A lost battle
The Nationalist Party described Labour’s Bill Media and Defamation Act 2017 as a knee-jerk reaction
The unfortunate train of events that kick-started this sorry state-of-affairs was the article by Daphne Caruana Galizia wherein she alleged that Minister Chris Cardona visited a brothel while attending to government business in Germany.
The Minister could have done a number of things. The most sensible reaction would have been to immediately summon the press and provide proof of where he was at the time in question. But rather than take this or other sensible route, the Minister decided to take the most unorthodox, up till now untraveled route. Minister Cardona instituted libel proceedings against Ms Caruana Galiza and asked the court to issue a warrant of seizure over Ms Caruana Galizia’s assets. Minister Cardona now has the dubious honour of being the first serving Minister to ask the Court to take this drastic action against a journalist.

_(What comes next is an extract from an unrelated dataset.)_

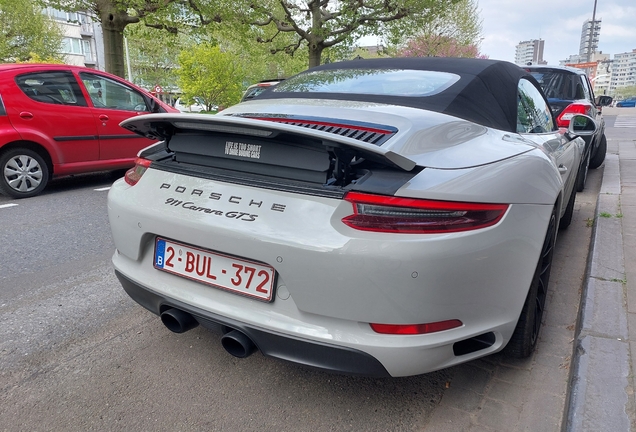 Porsche 991 Carrera GTS Cabriolet MkII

The reaction to this draconian move was to be expected. Condemnation from all quarters, including from the Opposition which moved a draft law to remove the possibility of journalists facing such treatment in the future.
Faced with mounting pressure, government had to intervene. Again, rather than take a sensible route, which in this case would have been to ask Minister Cardona to retract the warrant of seizure, government decided to come up with a Bill entitled The Media and Defamation Act 2017.

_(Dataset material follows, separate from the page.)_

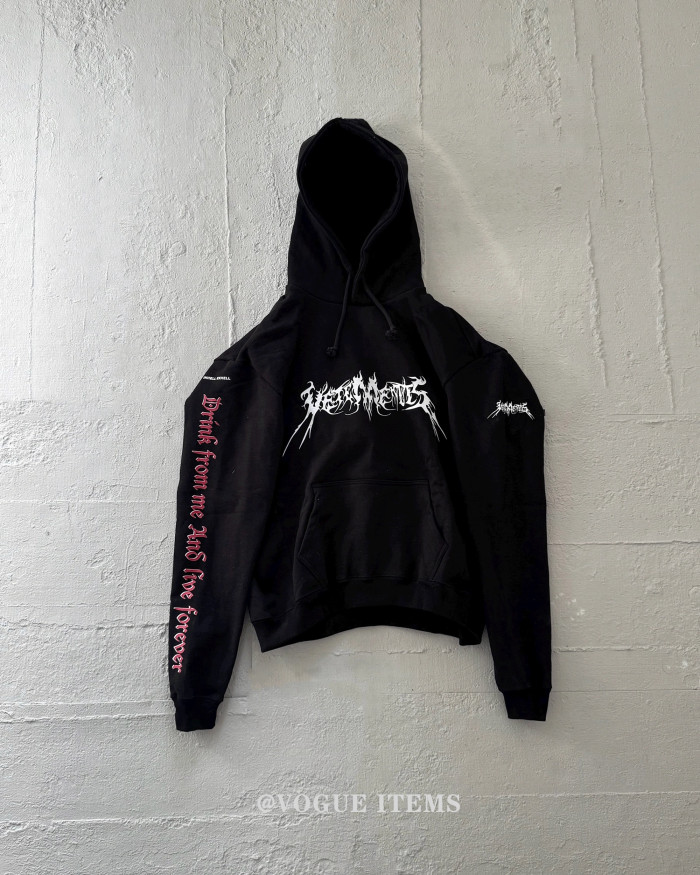NIGO VETEMENTS Dark Pentagram Loose Hoodie #nigo336736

Whoever came up with this Bill failed to count to ten. In fact, he most probably did not even count to one. A light consultation exercise – perhaps some conversations with some experts and practitioners in the field of journalism and media would have enlightened government to the perils ahead. But caught in this moment of panic, government decided to go it alone and published the Bill.
To be fair, the draft law is proposing a number of measures some of which are non-contentious, I would say even needed. However, mashed with the good points, the Bill includes proposals that seem to be lifted from the manuals of dictators. I am referring in particular to the proposal requiring on-line pages that carry current affairs or news items to register with the government. The regressive requirement is being placed ‘only’ on ‘Maltese’ sites.

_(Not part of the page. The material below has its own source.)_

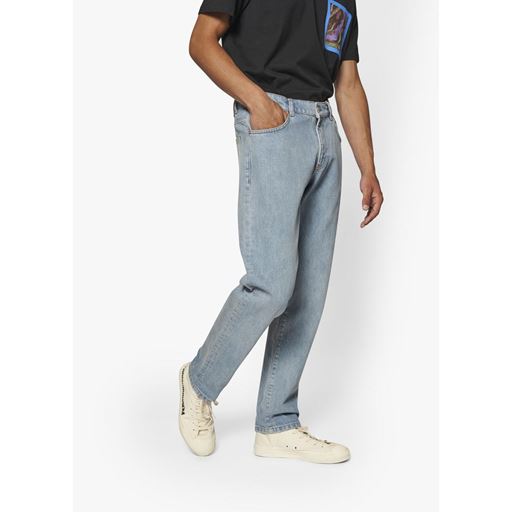 Woodbird Doc Stein Jeans, Stone, W28/L32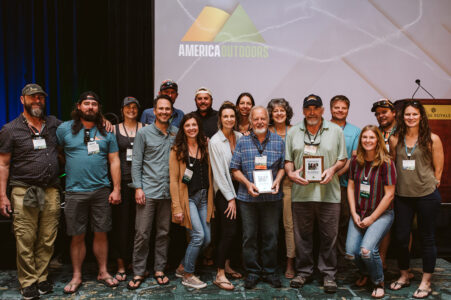 Group photo of ARR staff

By attempting to regulate news on the internet government, just like Chris Cardona, is going where no other democratic government went before. It is not doing so boldly. It is doing so rashly and foolishly.
This is a battle that government cannot and will not win.
If the whole point of this exercise was to deviate attention from brothels, then the plan succeeded. People are now talking on government’s repressive attitude towards free press rather than on brothels. Perhaps someone, somewhere thought that it was less damaging to have people focus on the former rather than on the latter.
Time will tell whether government can navigate itself out of these troubled waters without sustaining further damage. However if it really wants to lift itself out of these murky waters and really move closer to the promised “Best in Europe” levels, it needs to get out of this management by crisis mode. It needs to stop digging itself into even bigger holes. Which is what it seems to be doing best at the moment.